To do: Please print the records word for word, from the line that contains "What is the spatial" through the end of the records.

(Stored data)
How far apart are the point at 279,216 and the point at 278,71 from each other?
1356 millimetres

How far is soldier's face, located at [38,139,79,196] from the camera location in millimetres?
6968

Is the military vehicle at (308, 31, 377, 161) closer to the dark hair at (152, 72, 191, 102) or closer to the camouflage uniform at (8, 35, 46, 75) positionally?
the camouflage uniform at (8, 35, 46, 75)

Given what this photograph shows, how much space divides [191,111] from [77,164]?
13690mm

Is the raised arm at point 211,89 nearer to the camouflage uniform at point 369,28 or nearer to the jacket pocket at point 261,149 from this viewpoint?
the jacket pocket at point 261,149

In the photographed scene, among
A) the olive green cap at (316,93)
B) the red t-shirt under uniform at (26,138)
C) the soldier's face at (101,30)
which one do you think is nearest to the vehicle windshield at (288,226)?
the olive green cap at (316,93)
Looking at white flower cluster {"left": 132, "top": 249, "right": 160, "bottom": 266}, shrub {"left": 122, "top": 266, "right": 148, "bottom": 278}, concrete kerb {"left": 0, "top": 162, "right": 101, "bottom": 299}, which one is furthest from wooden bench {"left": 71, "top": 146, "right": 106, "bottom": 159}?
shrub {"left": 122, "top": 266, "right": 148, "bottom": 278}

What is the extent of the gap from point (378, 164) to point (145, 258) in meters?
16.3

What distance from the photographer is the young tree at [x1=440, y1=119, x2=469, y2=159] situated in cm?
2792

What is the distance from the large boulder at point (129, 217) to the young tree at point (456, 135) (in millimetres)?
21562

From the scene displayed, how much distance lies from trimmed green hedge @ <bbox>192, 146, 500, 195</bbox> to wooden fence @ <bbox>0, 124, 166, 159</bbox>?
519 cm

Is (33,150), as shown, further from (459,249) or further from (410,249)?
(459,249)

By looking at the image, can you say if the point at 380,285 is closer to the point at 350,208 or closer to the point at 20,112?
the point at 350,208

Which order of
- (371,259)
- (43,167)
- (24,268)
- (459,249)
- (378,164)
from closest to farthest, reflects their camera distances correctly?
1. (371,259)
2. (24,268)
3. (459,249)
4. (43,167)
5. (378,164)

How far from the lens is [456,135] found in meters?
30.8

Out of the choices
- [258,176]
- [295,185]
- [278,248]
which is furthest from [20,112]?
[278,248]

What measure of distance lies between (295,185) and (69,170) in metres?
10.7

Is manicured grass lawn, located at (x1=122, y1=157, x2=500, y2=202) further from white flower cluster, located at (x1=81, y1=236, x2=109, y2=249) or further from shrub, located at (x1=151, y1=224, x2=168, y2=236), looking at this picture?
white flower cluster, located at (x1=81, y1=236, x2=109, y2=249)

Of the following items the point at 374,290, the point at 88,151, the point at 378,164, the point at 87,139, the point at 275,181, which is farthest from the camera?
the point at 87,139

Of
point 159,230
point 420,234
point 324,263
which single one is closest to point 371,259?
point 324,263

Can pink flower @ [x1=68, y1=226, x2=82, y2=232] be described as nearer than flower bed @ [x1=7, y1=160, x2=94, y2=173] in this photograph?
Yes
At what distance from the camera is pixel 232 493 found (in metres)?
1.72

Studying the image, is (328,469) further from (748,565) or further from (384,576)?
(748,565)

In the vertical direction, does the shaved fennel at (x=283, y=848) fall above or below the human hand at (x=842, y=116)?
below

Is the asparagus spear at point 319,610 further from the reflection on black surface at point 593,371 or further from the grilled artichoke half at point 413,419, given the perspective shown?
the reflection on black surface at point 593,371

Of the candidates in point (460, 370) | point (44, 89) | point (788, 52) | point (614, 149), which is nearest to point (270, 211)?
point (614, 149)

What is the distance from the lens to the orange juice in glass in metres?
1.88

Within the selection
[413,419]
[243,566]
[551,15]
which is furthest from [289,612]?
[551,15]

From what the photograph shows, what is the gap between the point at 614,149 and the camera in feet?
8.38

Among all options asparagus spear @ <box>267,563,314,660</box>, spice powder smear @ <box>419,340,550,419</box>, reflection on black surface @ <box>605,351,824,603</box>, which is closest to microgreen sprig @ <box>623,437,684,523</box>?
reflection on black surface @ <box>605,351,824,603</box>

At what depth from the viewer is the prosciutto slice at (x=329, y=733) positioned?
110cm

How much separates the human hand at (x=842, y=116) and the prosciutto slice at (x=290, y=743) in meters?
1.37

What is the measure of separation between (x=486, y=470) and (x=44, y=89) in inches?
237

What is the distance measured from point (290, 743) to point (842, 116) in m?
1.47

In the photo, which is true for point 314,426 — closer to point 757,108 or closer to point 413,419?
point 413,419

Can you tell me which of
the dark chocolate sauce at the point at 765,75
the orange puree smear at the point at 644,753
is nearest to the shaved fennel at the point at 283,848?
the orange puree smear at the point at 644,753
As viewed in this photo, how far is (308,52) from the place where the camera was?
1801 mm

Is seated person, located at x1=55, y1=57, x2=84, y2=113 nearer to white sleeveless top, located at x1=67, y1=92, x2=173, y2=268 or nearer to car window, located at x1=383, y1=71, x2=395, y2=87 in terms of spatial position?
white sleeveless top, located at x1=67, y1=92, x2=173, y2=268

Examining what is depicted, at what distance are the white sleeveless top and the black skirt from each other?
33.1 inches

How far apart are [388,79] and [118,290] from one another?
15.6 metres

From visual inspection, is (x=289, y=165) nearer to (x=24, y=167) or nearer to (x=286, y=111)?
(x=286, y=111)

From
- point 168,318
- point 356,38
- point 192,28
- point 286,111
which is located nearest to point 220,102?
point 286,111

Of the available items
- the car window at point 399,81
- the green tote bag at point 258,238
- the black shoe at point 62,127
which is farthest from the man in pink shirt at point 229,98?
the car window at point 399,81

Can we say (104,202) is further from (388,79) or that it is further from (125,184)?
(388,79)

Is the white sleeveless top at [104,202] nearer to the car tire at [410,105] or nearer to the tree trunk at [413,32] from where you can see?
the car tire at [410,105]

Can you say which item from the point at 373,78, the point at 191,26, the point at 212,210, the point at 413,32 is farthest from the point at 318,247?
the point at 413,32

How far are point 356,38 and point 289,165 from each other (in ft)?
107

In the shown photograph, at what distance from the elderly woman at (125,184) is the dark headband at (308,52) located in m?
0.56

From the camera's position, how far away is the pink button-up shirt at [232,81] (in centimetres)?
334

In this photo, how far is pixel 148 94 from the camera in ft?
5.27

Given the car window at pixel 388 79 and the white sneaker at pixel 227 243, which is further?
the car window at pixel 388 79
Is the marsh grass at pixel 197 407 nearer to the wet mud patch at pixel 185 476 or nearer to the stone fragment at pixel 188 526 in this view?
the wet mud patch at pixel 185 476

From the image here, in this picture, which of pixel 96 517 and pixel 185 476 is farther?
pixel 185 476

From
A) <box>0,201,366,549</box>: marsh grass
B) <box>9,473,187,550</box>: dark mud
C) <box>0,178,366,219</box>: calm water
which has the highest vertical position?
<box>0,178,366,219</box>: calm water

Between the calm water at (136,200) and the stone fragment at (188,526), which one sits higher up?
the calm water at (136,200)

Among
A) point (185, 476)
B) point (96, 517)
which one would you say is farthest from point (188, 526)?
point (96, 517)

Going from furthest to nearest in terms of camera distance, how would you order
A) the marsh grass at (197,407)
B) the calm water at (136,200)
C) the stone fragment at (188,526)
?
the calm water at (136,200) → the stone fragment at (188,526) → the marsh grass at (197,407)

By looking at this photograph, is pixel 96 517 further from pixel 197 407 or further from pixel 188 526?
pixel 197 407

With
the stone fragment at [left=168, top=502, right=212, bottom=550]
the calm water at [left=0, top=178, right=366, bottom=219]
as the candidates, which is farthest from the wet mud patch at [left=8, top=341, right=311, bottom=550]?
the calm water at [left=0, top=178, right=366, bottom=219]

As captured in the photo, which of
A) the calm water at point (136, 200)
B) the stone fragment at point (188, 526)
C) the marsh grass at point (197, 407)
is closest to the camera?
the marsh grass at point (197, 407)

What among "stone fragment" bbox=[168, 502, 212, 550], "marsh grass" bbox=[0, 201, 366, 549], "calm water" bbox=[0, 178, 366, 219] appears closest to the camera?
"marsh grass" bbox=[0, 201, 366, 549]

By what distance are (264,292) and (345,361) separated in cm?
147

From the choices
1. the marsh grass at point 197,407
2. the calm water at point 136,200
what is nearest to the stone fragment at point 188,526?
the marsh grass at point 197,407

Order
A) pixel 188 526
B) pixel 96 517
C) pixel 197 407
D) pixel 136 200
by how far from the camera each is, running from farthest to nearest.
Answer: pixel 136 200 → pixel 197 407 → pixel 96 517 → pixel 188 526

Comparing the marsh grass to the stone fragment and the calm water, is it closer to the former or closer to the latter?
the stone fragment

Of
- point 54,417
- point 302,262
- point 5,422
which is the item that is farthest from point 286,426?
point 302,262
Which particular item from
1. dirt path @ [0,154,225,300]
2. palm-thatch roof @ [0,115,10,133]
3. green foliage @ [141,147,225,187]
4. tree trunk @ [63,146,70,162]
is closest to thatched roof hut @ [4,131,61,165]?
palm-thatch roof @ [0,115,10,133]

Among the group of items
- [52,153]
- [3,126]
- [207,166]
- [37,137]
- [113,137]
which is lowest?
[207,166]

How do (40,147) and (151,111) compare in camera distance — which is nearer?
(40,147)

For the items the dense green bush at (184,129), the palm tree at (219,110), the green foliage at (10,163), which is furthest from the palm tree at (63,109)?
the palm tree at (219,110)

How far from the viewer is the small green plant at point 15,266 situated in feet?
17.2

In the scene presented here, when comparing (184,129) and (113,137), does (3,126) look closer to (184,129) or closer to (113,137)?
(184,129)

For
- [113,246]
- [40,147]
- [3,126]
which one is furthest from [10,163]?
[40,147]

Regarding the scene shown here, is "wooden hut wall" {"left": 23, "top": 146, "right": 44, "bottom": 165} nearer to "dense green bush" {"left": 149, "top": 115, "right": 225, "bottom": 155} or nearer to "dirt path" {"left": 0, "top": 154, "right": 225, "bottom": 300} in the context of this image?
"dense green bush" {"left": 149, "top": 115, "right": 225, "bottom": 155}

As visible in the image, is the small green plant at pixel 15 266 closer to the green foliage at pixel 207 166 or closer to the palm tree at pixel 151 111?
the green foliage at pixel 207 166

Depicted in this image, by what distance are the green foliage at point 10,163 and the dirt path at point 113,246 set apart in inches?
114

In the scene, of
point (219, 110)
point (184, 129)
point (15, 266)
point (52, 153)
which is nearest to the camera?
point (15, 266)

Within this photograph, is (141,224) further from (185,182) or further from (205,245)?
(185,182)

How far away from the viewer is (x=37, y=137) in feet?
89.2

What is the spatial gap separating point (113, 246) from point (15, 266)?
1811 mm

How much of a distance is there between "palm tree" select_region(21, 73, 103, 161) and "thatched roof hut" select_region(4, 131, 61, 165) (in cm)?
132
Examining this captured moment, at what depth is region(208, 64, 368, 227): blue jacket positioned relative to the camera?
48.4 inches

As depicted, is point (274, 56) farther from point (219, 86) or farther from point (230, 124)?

Correct answer:
What is the spatial gap separating point (113, 246) from point (15, 266)?
1811 mm

How much of a distance is there between "palm tree" select_region(21, 73, 103, 161) and "thatched roof hut" select_region(4, 131, 61, 165) (in cm)?
132
Examining this captured moment, at what depth is region(208, 64, 368, 227): blue jacket positioned relative to the camera?
48.4 inches

As depicted, is point (274, 56) farther from point (219, 86) or farther from point (230, 124)?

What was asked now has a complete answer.